4. Um segundo ponto, muito importante e facilmente verificável a partir da Lituânia, é a capitulação da Bielorrússia, que era a terceira das três grandes nações eslavas do Império Russo. A Bielorrússia, que sempre foi mais russófila do que qualquer outra República, já estava nas mãos de Putin. Apesar de durante mais de duas décadas Lukaschenko ter adotado uma atitude ambígua em face do vizinho russo, típica do jogo do rato e do gato, nos últimos anos pôs-se por completo nas mãos do Kremlin. Na verdade, a contestação interna atingiu níveis tais que teve de enveredar por uma repressão duríssima e de se socorrer do poder russo. Putin não desaproveitou a ocasião e passou a mandar no ditador bielorrusso. No último ano em particular, e decerto já antevendo a tomada da Ucrânia, pejou o território bielorrusso de militares russos. Neste momento, os números da base da NATO de Rukla, na Lituânia, que colhi na visita do dia 22, apontam para mais de 30.000 soldados russos em território da Rússia Branca. Esta capitulação da Bielorrússia faz temer pela independência deste Estado e é confirmada pela líder da oposição, Sviatlana Tsikhanouskaya, exilada em Vilnius e com quem jantei nesse mesmo dia 22. A sua mensagem é clara, claríssima: “Até agora, andei a lutar pela democracia e liberdade no meu país; neste momento, tenho de lutar pela simples sobrevivência da minha pátria”. Eis o que poucos perceberam: Putin só avançou para a Ucrânia porque já engoliu a Bielorrússia. E isto são notícias muito complicadas para os Bálticos (Lituânia e Letónia em particular). Ter uma larga fronteira com a Bielorrússia é hoje o mesmo do que ter uma fronteira direta com a Rússia. No caso da Lituânia, há até uma agravante: de um lado tem a Bielorrússia e do outro tem Kaliningrado. Como salientou, na manhã de 23, o meu amigo Gabriellus Landsbergis, ministro dos Negócios Estrangeiros lituano e neto do herói da restauração da independência, se a Rússia quiser fazer um teste à NATO o eixo mais frágil é a linha que vai da fronteira bielorrussa até ao enclave russo de Kaliningrado. É aí que há a tentação de abrir um “corredor sul” até ao Báltico. As consequências para a Lituânia e a Polónia, bem como para a NATO, desde logo em Rukla, seriam inimagináveis. Mas este é mesmo um ponto sensível, o elo sensível. 

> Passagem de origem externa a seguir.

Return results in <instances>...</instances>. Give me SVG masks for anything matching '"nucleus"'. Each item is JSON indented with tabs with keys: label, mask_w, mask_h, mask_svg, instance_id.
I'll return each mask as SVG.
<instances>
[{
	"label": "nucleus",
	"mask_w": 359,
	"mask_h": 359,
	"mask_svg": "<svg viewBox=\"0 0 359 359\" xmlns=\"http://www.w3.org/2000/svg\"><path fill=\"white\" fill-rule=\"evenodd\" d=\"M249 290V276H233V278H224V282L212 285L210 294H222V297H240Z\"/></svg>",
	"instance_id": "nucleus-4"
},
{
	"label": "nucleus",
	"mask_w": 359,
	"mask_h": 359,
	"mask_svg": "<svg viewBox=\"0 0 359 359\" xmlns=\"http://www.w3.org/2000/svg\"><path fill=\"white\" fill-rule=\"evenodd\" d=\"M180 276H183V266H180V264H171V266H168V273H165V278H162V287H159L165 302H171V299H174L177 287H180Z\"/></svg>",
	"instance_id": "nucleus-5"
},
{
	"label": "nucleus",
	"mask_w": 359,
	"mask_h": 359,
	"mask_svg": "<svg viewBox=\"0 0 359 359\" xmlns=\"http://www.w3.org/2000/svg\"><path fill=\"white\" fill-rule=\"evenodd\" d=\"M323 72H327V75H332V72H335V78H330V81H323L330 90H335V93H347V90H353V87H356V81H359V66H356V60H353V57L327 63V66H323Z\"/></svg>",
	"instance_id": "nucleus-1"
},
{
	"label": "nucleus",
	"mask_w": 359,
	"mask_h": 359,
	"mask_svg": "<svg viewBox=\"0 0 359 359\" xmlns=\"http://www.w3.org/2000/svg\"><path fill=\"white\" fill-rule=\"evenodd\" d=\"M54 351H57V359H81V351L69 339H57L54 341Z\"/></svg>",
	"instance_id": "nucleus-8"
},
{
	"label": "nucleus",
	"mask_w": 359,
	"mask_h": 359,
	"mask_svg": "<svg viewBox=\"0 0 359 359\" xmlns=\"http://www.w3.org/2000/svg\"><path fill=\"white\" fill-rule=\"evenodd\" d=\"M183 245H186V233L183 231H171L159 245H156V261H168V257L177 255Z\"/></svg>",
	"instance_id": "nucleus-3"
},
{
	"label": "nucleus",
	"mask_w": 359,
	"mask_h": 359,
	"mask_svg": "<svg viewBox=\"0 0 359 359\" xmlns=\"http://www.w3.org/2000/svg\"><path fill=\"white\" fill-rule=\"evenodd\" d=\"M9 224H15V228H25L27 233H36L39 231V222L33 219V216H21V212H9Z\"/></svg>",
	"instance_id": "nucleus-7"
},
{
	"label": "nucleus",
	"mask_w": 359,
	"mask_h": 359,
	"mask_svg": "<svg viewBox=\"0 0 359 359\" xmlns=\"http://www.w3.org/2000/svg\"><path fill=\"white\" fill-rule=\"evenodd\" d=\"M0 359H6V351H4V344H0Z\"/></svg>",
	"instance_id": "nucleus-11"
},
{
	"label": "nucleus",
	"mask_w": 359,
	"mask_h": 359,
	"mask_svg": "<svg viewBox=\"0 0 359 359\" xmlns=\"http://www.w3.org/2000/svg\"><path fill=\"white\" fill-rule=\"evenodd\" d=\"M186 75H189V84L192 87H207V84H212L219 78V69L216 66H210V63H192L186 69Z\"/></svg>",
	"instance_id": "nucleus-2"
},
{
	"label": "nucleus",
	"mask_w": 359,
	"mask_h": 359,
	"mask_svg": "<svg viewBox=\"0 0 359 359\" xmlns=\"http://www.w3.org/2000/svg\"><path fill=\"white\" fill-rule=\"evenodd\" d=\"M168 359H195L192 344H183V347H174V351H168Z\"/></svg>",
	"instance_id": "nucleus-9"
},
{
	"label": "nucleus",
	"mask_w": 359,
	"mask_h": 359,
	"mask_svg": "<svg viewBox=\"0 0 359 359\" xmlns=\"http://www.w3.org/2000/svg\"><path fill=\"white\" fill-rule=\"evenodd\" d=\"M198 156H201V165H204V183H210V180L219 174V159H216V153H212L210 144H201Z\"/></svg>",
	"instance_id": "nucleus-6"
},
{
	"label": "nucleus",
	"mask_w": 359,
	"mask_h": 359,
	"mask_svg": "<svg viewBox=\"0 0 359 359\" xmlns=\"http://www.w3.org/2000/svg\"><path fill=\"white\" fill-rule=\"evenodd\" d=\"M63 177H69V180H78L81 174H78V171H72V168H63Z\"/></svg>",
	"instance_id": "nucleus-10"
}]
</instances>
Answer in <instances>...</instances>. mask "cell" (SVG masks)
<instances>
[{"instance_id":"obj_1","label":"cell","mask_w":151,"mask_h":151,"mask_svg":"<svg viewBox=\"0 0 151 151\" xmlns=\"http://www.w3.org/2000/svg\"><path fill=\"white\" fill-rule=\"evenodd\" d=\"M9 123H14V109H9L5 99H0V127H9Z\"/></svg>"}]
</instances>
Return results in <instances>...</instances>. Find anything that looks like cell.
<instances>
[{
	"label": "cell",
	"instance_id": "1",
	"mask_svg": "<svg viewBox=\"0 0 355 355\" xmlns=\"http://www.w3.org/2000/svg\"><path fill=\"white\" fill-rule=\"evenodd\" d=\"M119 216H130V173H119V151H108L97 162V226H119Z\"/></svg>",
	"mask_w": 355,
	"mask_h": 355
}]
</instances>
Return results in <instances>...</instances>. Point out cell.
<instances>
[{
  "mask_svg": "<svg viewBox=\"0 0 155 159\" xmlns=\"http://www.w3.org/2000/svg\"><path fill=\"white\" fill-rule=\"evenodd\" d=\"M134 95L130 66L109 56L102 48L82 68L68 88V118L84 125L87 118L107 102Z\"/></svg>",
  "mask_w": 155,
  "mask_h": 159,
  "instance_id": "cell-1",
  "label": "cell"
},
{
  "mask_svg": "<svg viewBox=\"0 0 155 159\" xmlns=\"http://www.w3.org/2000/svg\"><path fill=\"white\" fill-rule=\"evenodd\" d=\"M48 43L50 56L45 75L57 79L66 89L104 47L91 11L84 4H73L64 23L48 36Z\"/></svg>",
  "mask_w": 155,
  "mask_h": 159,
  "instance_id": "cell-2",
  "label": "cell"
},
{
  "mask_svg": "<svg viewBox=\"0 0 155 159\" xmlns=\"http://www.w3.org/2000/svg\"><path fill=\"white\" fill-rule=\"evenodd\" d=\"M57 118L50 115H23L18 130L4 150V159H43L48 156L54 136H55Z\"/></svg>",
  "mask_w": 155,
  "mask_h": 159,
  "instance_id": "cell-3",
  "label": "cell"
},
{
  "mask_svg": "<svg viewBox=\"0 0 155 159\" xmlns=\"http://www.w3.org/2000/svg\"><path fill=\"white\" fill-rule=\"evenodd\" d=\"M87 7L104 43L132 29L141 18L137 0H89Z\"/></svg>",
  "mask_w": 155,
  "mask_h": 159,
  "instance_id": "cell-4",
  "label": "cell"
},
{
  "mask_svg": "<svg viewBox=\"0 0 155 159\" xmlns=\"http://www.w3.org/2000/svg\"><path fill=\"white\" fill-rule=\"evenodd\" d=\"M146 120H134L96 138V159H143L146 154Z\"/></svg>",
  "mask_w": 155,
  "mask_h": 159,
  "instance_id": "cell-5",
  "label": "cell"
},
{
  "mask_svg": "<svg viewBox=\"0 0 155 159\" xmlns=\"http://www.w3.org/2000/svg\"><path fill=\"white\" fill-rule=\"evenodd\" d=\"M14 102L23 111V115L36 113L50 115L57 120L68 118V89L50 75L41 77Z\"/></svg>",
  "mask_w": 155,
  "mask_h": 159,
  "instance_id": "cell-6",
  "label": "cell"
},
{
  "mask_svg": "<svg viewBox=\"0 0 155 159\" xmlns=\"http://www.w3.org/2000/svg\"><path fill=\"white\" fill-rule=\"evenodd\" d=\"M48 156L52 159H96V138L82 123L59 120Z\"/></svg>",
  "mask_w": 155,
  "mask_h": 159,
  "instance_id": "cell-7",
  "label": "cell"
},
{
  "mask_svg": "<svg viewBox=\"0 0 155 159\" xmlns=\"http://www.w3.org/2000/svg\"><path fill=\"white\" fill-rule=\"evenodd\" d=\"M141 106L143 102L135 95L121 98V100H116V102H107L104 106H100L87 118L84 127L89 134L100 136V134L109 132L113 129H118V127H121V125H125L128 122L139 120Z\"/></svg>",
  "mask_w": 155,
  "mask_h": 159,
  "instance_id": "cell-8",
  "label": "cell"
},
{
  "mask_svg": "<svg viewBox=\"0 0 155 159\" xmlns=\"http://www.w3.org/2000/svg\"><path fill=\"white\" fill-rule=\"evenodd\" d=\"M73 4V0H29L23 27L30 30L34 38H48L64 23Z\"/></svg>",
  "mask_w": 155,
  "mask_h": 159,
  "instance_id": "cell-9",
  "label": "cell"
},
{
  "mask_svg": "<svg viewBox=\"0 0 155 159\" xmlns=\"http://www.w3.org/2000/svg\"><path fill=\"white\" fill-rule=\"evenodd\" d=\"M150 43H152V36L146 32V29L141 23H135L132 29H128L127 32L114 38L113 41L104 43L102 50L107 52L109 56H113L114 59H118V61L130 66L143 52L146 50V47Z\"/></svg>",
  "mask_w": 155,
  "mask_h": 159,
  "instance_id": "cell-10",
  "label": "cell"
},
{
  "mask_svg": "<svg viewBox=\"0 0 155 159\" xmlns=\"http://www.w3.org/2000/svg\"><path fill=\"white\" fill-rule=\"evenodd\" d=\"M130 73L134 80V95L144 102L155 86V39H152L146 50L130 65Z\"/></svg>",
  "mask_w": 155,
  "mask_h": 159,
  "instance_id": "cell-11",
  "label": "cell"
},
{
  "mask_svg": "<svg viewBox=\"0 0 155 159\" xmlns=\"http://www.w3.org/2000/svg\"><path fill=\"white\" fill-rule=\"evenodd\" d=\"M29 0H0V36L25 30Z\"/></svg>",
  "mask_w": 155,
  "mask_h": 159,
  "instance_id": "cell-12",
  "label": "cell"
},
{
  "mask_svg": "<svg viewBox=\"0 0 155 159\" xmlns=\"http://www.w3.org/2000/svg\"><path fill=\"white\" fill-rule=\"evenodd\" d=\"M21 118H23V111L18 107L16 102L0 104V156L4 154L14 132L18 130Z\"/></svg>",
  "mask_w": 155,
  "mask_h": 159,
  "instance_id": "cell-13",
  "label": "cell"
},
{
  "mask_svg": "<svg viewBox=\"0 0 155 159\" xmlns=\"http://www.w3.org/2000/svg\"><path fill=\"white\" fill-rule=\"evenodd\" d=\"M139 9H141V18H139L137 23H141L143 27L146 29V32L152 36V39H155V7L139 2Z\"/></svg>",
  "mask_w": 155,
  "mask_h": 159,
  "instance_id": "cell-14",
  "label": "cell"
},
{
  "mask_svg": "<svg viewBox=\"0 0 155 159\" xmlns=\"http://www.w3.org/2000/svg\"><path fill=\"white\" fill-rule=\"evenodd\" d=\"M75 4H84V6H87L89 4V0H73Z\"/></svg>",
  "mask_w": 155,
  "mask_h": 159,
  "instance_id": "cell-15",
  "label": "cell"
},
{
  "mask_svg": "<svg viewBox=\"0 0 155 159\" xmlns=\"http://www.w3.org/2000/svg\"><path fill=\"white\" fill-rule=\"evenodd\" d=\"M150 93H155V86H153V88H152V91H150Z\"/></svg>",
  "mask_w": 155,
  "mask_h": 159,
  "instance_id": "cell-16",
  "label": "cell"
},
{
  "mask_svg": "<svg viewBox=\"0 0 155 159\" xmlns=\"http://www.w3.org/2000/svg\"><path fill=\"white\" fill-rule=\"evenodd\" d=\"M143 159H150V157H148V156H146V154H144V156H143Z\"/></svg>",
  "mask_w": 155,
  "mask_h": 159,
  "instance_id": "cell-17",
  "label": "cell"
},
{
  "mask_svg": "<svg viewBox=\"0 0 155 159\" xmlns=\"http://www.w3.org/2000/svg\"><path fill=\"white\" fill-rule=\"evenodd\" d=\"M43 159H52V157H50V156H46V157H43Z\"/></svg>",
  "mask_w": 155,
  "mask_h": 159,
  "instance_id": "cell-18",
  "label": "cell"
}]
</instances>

5. Desta viagem muito mais haverá a dizer e não faltará ocasião de o fazer. Em particular sobre a resposta do Ocidente, da União Europeia, da NATO. E sobre os passos a dar para prevenir, precaver e tentar conter aquilo que pode ser o despertar dos pesadelos da velha Europa. Mas um avanço há que quero pôr em destaque, porque ele foi celebrado pelas nações bálticas como um regresso à esperança: a suspensão do Nordstream II. A Alemanha, malgrado a violência da II Guerra Mundial, aqui goza de grande prestígio, estava inapelavelmente marcada por esta “traição”. O Nordstream II era um fantasma de Catarina, a Grande, a czarina alemã. O euroatlantismo dos Bálticos foi sempre o contrapeso à geoeconomia alemã. Até esta suspensão, a Alemanha, mesmo quanto à China, vivia simplesmente no mundo da geoeconomia e havia renunciado à orbe da geopolítica. Este passo, muito celebrado em Tallin, Riga e Vilnius, visto como a verdadeira “sanção”, foi o sinal de que o motor da União Europeia finalmente cedia. Aparentemente cedeu. Seguramente por acção dos Verdes em Berlim, mais do que quaisquer outros. Mas pode também ser o início de uma outra Alemanha. Tudo coisas a ver num mundo que está a girar, que está a rodar. Por estes dias, ainda em roda livre.